Trace Fingerprinting¶
Assay computes a fingerprint (hash) of each trace to detect changes:
If the underlying trace changes, the cache invalidates and tests re-run. This ensures you're always testing against the current baseline.
Working with Traces¶
Inspect a Trace¶
# List all tools in a trace
awk -F'"' '/"tool"/ {print $4}' traces/golden.jsonl | sort | uniq -c
# Output:
# 5 get_customer
# 2 update_customer
# 1 send_email
Validate a Trace¶
# Check trace format is valid
assay trace verify --trace traces/golden.jsonl --config eval.yaml
# Output:
# ✅ Trace verifies against config coverage
Compare Traces¶
# Diff two traces
diff -u traces/v1.jsonl traces/v2.jsonl
# Output:
# + Added: delete_customer (1 call)
# - Removed: verify_identity (was 1 call)

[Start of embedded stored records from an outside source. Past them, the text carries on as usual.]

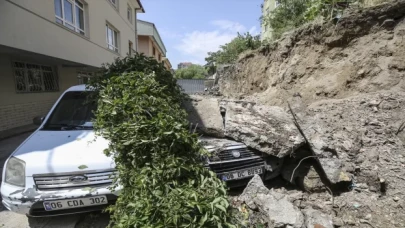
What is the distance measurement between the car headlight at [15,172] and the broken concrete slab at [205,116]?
7.06ft

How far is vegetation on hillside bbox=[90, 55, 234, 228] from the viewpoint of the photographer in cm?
176

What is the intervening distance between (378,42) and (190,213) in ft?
15.6

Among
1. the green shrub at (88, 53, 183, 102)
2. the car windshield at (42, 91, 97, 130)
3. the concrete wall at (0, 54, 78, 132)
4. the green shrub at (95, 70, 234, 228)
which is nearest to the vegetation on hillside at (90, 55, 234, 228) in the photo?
the green shrub at (95, 70, 234, 228)

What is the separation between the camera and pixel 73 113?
3.43 metres

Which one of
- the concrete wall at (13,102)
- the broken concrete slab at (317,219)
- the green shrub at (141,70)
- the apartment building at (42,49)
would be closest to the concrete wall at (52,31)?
the apartment building at (42,49)

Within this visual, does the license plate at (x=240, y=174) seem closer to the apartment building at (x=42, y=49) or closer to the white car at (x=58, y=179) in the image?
the white car at (x=58, y=179)

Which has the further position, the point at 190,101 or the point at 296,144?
the point at 190,101

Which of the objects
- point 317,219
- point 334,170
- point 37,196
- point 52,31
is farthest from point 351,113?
point 52,31

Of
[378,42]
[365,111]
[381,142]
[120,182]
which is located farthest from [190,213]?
[378,42]

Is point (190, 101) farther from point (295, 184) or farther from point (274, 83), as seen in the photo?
point (274, 83)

# ~ Changed: update_customer arguments differ
Trace Best Practices¶
1. Use Descriptive Names¶
traces/
├── golden-customer-flow.jsonl # ✅ Clear purpose
├── edge-case-empty-cart.jsonl # ✅ Specific scenario
└── test1.jsonl # ❌ Unclear
2. Version Your Traces¶
When agent behavior changes intentionally, create new traces:
# Old baseline
traces/v1-customer-flow.jsonl
# New baseline after feature addition
traces/v2-customer-flow.jsonl
3. Keep Traces Small¶
Large traces slow down testing. Record only what's needed:
- Good: 10-50 tool calls covering critical paths
- Avoid: 1000+ calls from a full day's logs
4. Commit Golden Traces¶
Your "golden" traces should be in version control:
Trace vs. Live Testing¶
| Aspect | Trace Replay | Live LLM Call |
|---|---|---|
| Speed | 3ms | 3+ seconds |
| Cost | $0.00 | \(0.01-\)1.00 |
| Determinism | 100% | ~80-95% |
| Network | Not required | Required |
| Use case | CI/CD, regression | Exploration, new features |
Use traces for: CI gates, regression testing, debugging production issues.
Use live calls for: Developing new features, exploring model behavior.